Più di recente, la legge 145/2018 al comma 525 ha ribadito che le comunicazioni delle strutture sanitarie private di cura e degli iscritti agli albi, comprese le società di cui alla legge 124/2017, possono contenere unicamente le informazioni «funzionali a garantire la sicurezza dei trattamenti sanitari, escluso qualsiasi elemento di carattere promozionale o suggestivo, nel rispetto della libera e consapevole determinazione del paziente, a tutela della salute pubblica, della dignità della persona e del suo diritto». Sempre la stessa legge, al comma 536, attribuisce e conferma un elevato livello di responsabilità al Direttore Sanitario, responsabilità che già in passato era stata evidenziata dalle precedenti leggi (vedi l. 175/92) e ribadita dall’art. 69 del Codice Deontologico, che prevede l’obbligo di vigilanza del Direttore Sanitario sulla qualità dei servizi erogati e sulla correttezza del materiale informativo, che deve quindi obbligatoriamente riportare il suo nominativo. Troppe sono invece ancora oggi le pubblicità di strutture sanitarie in cui non è riportato il nominativo del direttore sanitario di riferimento.

Ma è proprio il comma 525 che mette in evidenza i profili deontologici che sono insiti nella pubblicità sanitaria, che meglio definiremo «informazione sanitaria» come enunciato dalla stessa legge. Ad una riflessione più approfondita, infatti, appare evidente che se gli articoli 55 e 56 sono interessati esplicitamente dalla pubblicità informativa sanitaria ve ne sono altri che richiamano implicitamente alla stessa deontologia. L’attenzione del legislatore – che infatti è rivolta alla sicurezza dei trattamenti sanitari, alla libera e consapevole determinazione del paziente, alla tutela della salute pubblica e alla dignità della persona – va a toccare il cuore della deontologia della nostra professione, a partire dagli artt. 3 e 4 sui doveri generali e sulle competenze del medico, sulla libertà e indipendenza della professione, sull’autonomia e responsabilità del medico, per non parlare dell’art. 6 sulla qualità professionale e gestionale. Insomma, è evidente che la pubblicità informativa sanitaria riguarda la natura stessa della nostra professione, la sua correttezza nei rapporti con il paziente e anche il rispetto dei colleghi (art. 58) in relazione alle competenze tecniche, funzionali ed economiche. Non possiamo “svendere” la nostra professione, piegandola alle esigenze di mercato e all’esclusiva attenzione verso il solo aspetto economico. Ce lo impone proprio la deontologia, che è l’essenza della nostra professione.
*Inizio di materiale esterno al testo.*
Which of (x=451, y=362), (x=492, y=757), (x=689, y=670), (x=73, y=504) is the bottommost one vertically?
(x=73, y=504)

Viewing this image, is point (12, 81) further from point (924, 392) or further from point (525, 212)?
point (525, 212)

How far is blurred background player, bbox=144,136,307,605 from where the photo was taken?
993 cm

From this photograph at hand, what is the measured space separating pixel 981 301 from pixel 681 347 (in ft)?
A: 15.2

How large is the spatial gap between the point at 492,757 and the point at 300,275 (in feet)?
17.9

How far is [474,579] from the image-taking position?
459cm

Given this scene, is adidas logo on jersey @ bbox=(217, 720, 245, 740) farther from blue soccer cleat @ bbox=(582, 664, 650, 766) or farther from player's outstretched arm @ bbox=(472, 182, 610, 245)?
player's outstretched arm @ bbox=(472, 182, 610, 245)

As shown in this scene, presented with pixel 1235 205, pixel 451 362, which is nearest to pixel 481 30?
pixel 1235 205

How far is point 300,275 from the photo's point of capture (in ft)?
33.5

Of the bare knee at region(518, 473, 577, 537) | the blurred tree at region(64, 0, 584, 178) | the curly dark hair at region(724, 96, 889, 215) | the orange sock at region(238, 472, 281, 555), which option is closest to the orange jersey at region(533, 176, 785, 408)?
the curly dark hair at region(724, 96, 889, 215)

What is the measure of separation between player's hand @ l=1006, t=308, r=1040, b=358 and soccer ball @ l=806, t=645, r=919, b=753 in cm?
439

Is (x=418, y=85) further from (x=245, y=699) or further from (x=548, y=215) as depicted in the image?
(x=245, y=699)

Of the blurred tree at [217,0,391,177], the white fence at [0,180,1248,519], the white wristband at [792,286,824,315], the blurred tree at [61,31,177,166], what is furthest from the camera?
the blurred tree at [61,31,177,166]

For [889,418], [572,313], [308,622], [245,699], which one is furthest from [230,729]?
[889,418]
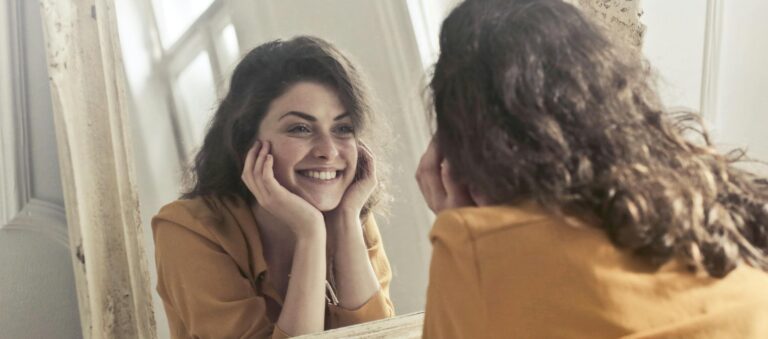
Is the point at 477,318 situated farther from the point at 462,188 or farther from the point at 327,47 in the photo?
the point at 327,47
Solo così possiamo rispettare il dettato dell’art. 20, cardine del nostro Codice, che, quando tratta della relazione di cura, recita testualmente: «La relazione tra medico e paziente è costituita sulla libertà di scelta e sull’individuazione e condivisione delle rispettive autonomie e responsabilità. Il medico nella relazione persegue l’alleanza di cura fondata sulla reciproca fiducia e sul mutuo rispetto dei valori e dei diritti e su un’informazione comprensibile e completa, considerando il tempo della comunicazione quale tempo di cura». Indubbiamente un monito centrale per la nostra professione.